* [Extracted information]:
# # # #

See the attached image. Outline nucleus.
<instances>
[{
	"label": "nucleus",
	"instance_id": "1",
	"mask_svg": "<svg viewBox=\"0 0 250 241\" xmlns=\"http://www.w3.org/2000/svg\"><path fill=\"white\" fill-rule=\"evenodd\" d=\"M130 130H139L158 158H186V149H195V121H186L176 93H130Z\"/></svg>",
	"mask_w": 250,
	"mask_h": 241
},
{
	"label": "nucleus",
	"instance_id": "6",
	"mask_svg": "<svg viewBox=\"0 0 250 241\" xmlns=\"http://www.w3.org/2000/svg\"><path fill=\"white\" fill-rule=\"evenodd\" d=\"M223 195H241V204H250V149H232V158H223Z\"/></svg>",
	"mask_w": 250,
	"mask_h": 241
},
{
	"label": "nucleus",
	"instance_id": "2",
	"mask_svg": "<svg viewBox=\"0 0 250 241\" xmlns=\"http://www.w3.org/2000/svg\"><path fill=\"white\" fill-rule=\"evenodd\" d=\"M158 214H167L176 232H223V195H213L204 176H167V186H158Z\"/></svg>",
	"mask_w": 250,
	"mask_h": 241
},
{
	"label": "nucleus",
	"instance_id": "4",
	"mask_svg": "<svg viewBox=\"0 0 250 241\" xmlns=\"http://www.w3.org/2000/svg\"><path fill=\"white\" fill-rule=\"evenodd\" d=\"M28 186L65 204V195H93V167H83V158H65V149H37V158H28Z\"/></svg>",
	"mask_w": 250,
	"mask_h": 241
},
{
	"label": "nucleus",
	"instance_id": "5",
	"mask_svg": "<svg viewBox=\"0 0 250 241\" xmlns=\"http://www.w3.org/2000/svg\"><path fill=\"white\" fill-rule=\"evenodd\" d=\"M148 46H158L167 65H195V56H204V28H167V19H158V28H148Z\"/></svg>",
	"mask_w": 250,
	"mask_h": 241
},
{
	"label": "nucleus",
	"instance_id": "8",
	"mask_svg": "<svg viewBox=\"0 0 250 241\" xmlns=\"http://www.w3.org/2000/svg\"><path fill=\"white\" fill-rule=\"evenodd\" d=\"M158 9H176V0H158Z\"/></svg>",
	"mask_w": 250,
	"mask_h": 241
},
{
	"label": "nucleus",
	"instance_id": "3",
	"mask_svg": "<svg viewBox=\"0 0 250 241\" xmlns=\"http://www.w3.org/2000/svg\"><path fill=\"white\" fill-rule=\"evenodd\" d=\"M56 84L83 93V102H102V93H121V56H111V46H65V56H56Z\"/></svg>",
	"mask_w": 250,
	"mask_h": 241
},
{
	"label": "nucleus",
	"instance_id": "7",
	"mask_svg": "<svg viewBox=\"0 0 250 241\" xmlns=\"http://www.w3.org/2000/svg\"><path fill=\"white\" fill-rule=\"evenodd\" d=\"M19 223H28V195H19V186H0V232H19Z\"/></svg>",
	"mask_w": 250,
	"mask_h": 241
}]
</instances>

# # # #

* [Work instructions]: How many lines in the material above contain the string "white"? Case counts. Reply with the number alone.

* [Task result]: 8